On ne comprend pas comment des
militants aguerris persistent à réélire un dirigeant de 83 ans, dans la
tourmente d’une accusation d’antisémitisme et de négationnisme. Il est vrai qu'il tient les cordons de la bourse et rares sont ceux qui peuvent prendre le risque de renoncer au fromage. Ils l’ont élu,
le 4 mai 2018, à la tête du comité exécutif de l’OLP
(Organisation de libération de la Palestine) après une réunion de quatre jours
à Ramallah du CNP (Conseil national palestinien) le parlement palestinien.
On
n’explique pas l’unanimité qui a prévalu à cette élection alors que Mahmoud
Abbas refuse de remettre en jeu son poste de président de l’Autorité, obtenu
le 15 janvier 2005. Pourtant la situation exige une refonte de la présidence
car les obstacles ne vont pas manquer en raison de relations détériorées avec
Israël d’une part, et compliquées avec les Etats-Unis d’autre part.
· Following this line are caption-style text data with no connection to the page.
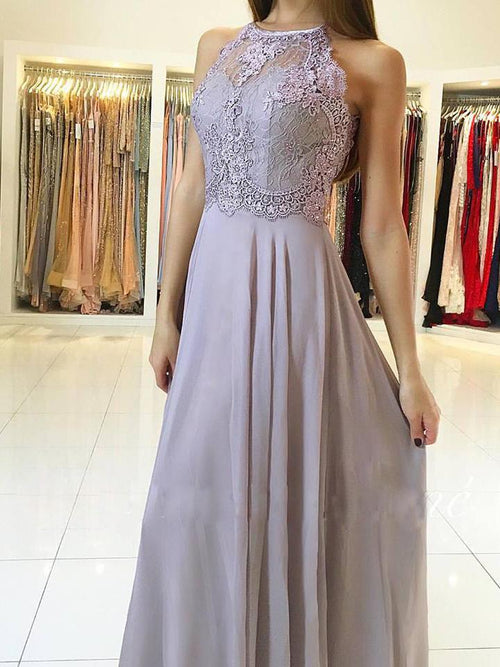 03134e7a2a7 A-line jewel sleeveless lace chiffon grey girl prom dress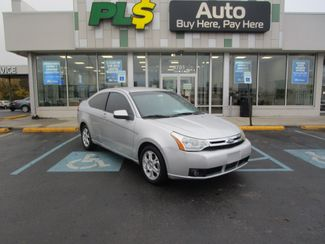 2009 Ford Focus SE in Indianapolis, IN 46254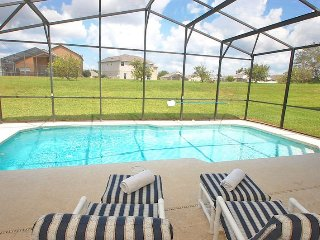 324OBC. 3 Bedroom 3 Bath Pool Home In DAVENPORT FL.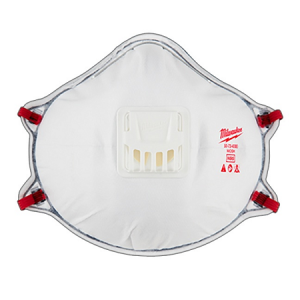 Milwaukee Professional N95 Valved Respirator w/Gasket  3Pack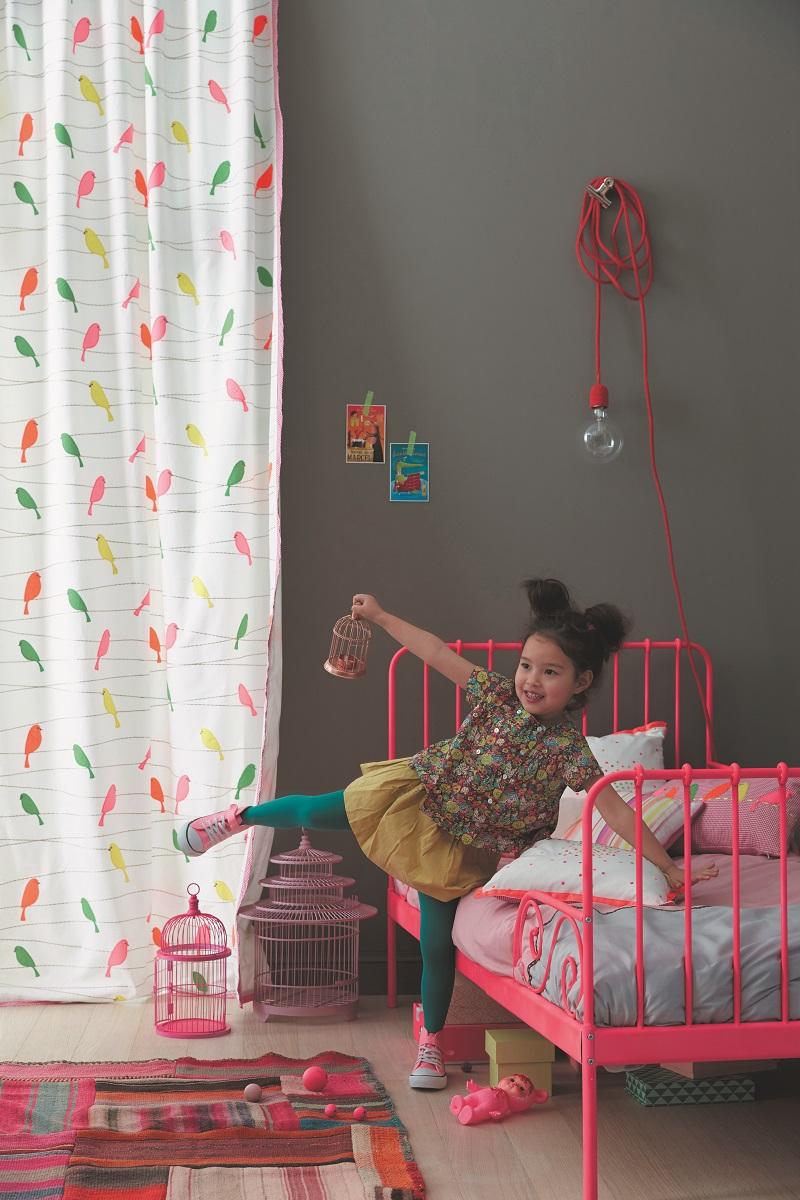 tissu-moineau-visuel-collection-enfant-summer-camp-camengo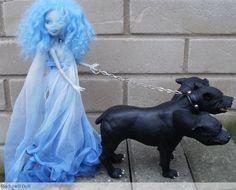 monster high custom doll, daughter of hades by Rach-Hells-Dollhaus.deviantart.com on @deviantART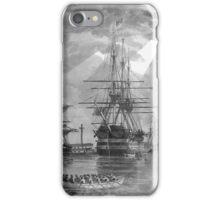 Civil War Ships iPhone Case/Skin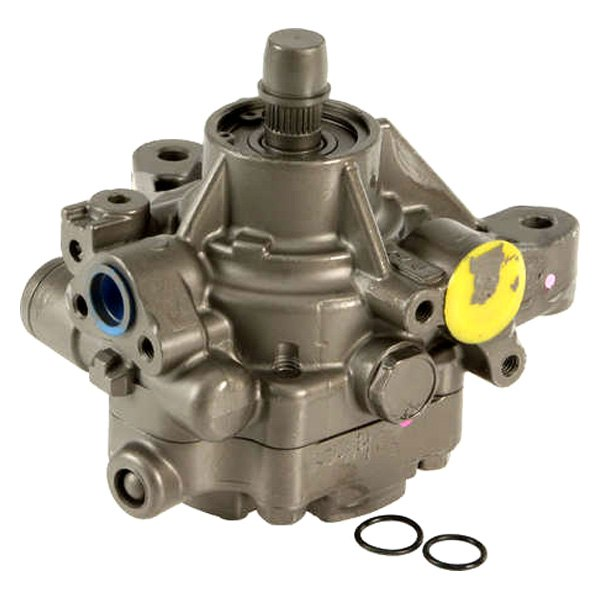 For Acura TSX 2004-2005 Maval Remanufactured Power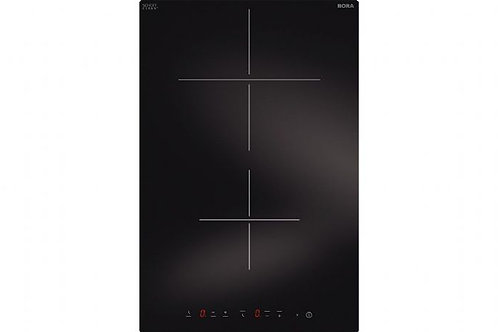 BORA Ci11 Classic induction glass ceramic cooktop with 2 cooking zones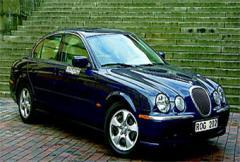 Begtest: Jaguar S-type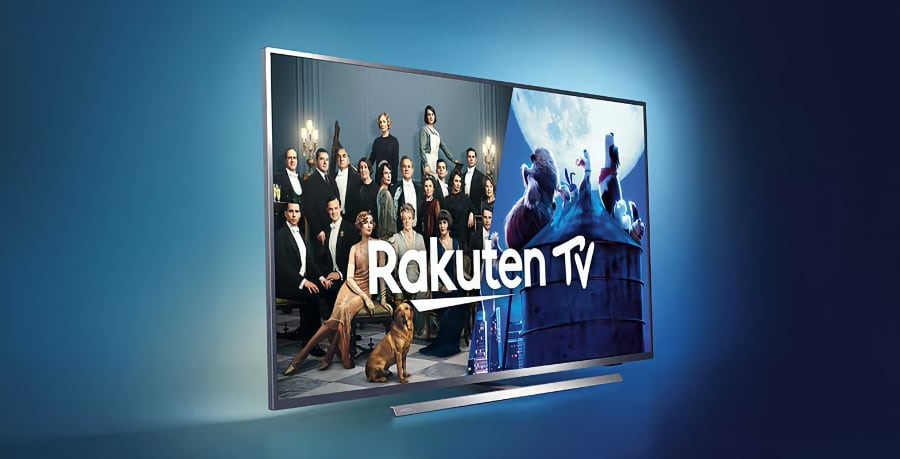 Rakuten Philips TV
La décision
de Donald Trump de reconnaître Jérusalem comme capitale d’Israël et surtout les
fuites concernant un plan de paix américain, dans lequel Abbas a été a priori exclu, ont remis en cause la stratégie palestinienne de l’attentisme. Il est sorti
décrédibilisé et affaibli tandis que sa dernière déclaration sur les massacres
de Juifs d’Europe a été la goutte d’eau qui a fait déborder le vase.
Ses
excuses tardives sonnent creux : «Si mes propos devant le Conseil national palestinien ont offensé
des gens, en particulier des gens de confession juive, je leur présente mes
excuses. Nous condamnons l’antisémitisme sous toutes ses formes et
confirmons notre engagement envers une solution à deux États, et à vivre côte à
côte dans la paix et la sécurité». Sans surprise,
Avigdor Lieberman, ministre de la défense et spécialiste des surenchères, a
refusé ces excuses : «Abou Mazen est un pitoyable négationniste
qui a rédigé un doctorat niant l’Holocauste puis, plus tard, a publié un livre
négationniste. C’est ainsi qu’on doit le considérer. Ses excuses ne sont pas
acceptées».
Mahmoud Abbas
n’a pas fait de déclaration maladroite ; elle était volontaire pour faire
parler de lui et se réinsérer dans le circuit international qui l'ignore. L'Arabie saoudite et l'Egypte le boudent. Les yeux se sont
tournés vers la Syrie et l’Iran plaçant de fait la Palestine au second rang des
préoccupations occidentales, et même arabes. Il voulait attirer l’attention sur
lui par une attaque contre les Juifs et du même coup contre les proches juifs
du pouvoir américain.
De leur côté,
les Palestiniens n’ont pas apprécié que, pour éviter la contestation
interne au sein du Fatah, Abbas ait privilégié de s’adresser dans l’espace
réduit du CNP qui lui est entièrement dévoué au lieu de profiter du cadre de
l’OLP qui englobe tous les Palestiniens de l’intérieur et de l’extérieur, diaspora
comprise. Sa réunion s'est pratiquement passée en famille. Mais il pourra difficilement faire oublier qu’il a été à l’origine de
violences verbales à l’encontre des dirigeants américains, pour certains traités
de chiens. D’ailleurs il a récusé les Etats-Unis comme arbitre du processus de
paix ce qui l'a mis à l’écart du projet américain de solution
politique du conflit.
On
ne voit donc pas comment il pourrait s’insérer dans le nouveau plan de paix de
Donald Trump, dont certains contours ont été révélés. La seule position dont on lui sait gré est son
engagement à la solution à deux États et à la reconnaissance de l’État
d’Israël. Avigdor Lieberman a été informé du plan Trump lors de son dernier
voyage à Washington. Le président américain est prêt à accéder à la demande
palestinienne de créer la capitale de leur nouvel État à Jérusalem. Pour cela
Israël se retirerait de quartiers totalement arabes, Shūfāţ, Jabel Mukaber, Al-Īsawīya
et Abu Dis. On se demande d'ailleurs pourquoi ces quartiers totalement arabes et contestataires avaient été intégrés au sein du Grand Jérusalem. Ces zones, où les Juifs ne s’aventurent
jamais, constituent un véritable terreau du terrorisme et sont considérées
perdues par la municipalité de la capitale qui les laisse d’ailleurs à l’abandon.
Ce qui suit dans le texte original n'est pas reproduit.